Your task is to write out all of the records once more, exactly.

Input material -
* * * * * * * * *

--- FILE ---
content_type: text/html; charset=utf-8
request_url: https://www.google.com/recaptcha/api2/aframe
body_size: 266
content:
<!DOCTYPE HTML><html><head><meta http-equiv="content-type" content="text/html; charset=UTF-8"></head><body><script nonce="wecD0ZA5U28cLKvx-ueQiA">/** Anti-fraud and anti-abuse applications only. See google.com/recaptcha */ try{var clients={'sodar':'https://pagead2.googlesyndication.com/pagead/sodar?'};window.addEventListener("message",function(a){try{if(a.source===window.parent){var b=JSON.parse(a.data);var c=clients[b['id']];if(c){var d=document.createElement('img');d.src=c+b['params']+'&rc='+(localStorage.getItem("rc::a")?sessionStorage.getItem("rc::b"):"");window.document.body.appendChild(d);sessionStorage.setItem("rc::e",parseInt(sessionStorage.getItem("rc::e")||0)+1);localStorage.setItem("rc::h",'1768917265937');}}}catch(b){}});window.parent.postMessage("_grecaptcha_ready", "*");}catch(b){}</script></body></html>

* * * * * * * * *

Response box -
--- FILE ---
content_type: text/html; charset=utf-8
request_url: https://www.google.com/recaptcha/api2/aframe
body_size: 266
content:
<!DOCTYPE HTML><html><head><meta http-equiv="content-type" content="text/html; charset=UTF-8"></head><body><script nonce="wecD0ZA5U28cLKvx-ueQiA">/** Anti-fraud and anti-abuse applications only. See google.com/recaptcha */ try{var clients={'sodar':'https://pagead2.googlesyndication.com/pagead/sodar?'};window.addEventListener("message",function(a){try{if(a.source===window.parent){var b=JSON.parse(a.data);var c=clients[b['id']];if(c){var d=document.createElement('img');d.src=c+b['params']+'&rc='+(localStorage.getItem("rc::a")?sessionStorage.getItem("rc::b"):"");window.document.body.appendChild(d);sessionStorage.setItem("rc::e",parseInt(sessionStorage.getItem("rc::e")||0)+1);localStorage.setItem("rc::h",'1768917265937');}}}catch(b){}});window.parent.postMessage("_grecaptcha_ready", "*");}catch(b){}</script></body></html>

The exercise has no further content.